Logline: Mattopia Jones visits the romanticized and controversial world of Ernest Hemingway, cigars and mojitos.
"There is nothing to writing. All you do is sit down at a typewriter and bleed."
Ernest Hemingway
Cuba.
It's a place that's so easily romanticized.
I flew from Tampa to Havana on Southwest Airlines. The lead steward introduced himself. His name: Ricky Ricardo.
Not many people seemed to get the joke. For those too young to know, or are otherwise culturally stunted, Ricky Ricardo was a musician married to a zany redhead named Lucy on I Love Lucy, a TV show which originally aired from 1951-1957. Ricky was played by a real-life Cuban, Desi Arnaz, who was married to his co-star, Lucille Ball; the couple eventually had a son and he was affectionately referred to as "Little Ricky."
The show often had Ricky performing Cuban music in various classy night clubs. It was a different time.
Here's a bit of trivia: Desi's father was the mayor of Santiago, Cuba, where Desi was born in 1917. The Arnaz family lost everything in the Batista revolution of 1933 and fled to Miami.
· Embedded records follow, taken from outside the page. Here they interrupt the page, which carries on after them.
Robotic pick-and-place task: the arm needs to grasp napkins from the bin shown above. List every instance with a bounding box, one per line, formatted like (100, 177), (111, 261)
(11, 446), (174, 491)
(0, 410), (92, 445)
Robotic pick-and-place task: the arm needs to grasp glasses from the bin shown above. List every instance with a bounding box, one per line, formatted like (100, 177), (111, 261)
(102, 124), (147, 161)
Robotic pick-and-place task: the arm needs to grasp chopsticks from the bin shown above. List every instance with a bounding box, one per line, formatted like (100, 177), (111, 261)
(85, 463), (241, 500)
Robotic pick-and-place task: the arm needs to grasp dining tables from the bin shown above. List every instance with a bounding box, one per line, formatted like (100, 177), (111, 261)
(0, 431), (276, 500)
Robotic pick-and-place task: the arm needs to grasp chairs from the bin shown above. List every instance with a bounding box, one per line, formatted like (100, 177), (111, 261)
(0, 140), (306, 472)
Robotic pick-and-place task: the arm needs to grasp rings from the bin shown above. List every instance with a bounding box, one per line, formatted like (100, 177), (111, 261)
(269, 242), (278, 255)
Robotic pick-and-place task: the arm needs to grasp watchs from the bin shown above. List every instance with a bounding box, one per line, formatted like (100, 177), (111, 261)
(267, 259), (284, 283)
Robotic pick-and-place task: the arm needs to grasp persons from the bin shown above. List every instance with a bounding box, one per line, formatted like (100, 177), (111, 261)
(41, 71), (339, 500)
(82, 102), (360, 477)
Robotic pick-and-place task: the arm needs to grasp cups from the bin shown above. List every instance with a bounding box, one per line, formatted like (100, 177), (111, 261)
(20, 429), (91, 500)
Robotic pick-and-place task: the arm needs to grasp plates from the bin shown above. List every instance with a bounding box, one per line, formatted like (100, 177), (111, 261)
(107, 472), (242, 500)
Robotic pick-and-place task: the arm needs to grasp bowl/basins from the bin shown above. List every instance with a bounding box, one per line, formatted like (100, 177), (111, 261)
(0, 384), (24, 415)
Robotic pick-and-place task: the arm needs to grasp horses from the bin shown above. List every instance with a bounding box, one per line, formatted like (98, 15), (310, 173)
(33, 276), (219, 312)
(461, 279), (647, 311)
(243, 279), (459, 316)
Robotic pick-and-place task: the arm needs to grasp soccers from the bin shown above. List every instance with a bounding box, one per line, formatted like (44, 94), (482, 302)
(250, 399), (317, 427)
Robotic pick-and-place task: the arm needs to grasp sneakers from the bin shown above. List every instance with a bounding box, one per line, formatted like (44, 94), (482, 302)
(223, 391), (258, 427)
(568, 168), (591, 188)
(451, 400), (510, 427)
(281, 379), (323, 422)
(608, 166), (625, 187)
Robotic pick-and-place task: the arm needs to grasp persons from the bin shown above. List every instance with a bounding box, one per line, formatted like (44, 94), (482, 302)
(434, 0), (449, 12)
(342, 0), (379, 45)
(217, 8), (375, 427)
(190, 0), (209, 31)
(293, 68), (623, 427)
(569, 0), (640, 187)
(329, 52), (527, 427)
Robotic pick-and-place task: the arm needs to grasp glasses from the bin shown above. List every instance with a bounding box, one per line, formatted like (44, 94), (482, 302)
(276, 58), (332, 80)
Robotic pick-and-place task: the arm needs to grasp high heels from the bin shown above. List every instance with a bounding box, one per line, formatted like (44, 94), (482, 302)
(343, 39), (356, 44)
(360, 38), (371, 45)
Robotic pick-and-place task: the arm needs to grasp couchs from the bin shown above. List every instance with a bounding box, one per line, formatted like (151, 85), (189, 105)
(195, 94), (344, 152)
From there, Desi played the role of the Phoenix, rising from the ashes and becoming a major Hollywood star while riding on the appeal of Cuba's distinctive musical beats. Batista, in turn, would be driven out of Cuba in 1959, the end game of the Castro revolution.
Ricky the flight attendant didn't ham it up, he was serious. (Although it would've been funny if the female flight attendants were named Lucy and Ethel.) Indeed, his badge read, "Ricardo." Certainly the "Ricky" forename was merely a cutesy attachment, but after a 3-hour flight delay, I wasn't in the mood to engage him in a conversation to get the full scoop.
Much like Casablanca the movie versus the gritty Moroccan city, the reality of Cuba is much different from the Hollywood gloss.
The flight from Tampa to Havana is 75 minutes, gate to gate. It's the kind of flight where, while on the runway getting ready for take-off, the attendant informs passengers to check the menu and decide what they want to drink as quickly as possible. Once at 10,000 feet, they'll come through and take orders, deliver drinks, collect the trash, then get ready for landing.
Cuba is a mere 90 miles away from the Florida Keys. Even so, taking that 75-minute flight also involves a time zone change which requires visitors to set their watches back 75 years.
In this nutty exploration of a country lost in time, I spent six nights and stayed in three different hotels and four different rooms. By design.
For added impact, I wish I could saturate the following pages with a small portion of the sweat I poured out while walking around Havana taking photographs under the baking-hot sun — or even while waiting in stuffy, steamy hotel lobbies and dining halls. Alas, the words and the images will have to speak for themselves.